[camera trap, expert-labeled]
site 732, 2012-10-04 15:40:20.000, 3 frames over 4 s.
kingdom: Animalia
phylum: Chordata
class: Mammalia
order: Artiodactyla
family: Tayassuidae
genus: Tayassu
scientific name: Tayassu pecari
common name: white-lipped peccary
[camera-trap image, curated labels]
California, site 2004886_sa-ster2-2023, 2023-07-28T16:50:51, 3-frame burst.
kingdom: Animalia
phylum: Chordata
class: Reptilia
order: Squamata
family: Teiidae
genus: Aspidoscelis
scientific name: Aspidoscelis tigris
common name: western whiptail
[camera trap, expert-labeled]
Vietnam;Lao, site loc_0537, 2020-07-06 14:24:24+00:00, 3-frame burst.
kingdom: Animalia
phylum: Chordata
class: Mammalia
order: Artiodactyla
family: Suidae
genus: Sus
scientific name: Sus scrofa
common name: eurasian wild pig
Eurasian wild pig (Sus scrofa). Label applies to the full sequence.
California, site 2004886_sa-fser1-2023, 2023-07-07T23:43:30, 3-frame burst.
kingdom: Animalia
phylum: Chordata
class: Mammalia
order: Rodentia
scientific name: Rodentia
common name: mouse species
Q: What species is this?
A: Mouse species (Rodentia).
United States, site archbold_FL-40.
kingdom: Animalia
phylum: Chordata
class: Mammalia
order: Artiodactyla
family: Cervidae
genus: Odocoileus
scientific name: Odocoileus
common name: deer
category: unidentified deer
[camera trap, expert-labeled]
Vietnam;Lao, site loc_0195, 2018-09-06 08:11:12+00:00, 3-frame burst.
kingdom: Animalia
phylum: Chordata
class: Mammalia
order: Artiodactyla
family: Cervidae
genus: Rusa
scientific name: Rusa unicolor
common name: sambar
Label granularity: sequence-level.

++++++++++

__Task goal__
If a line of the material contains the word "site", pick it out and copy it.

__Task result__
site 732, 2012-10-04 15:40:20.000, 3 frames over 4 s.
California, site 2004886_sa-ster2-2023, 2023-07-28T16:50:51, 3-frame burst.
Vietnam;Lao, site loc_0537, 2020-07-06 14:24:24+00:00, 3-frame burst.
California, site 2004886_sa-fser1-2023, 2023-07-07T23:43:30, 3-frame burst.
United States, site archbold_FL-40.
Vietnam;Lao, site loc_0195, 2018-09-06 08:11:12+00:00, 3-frame burst.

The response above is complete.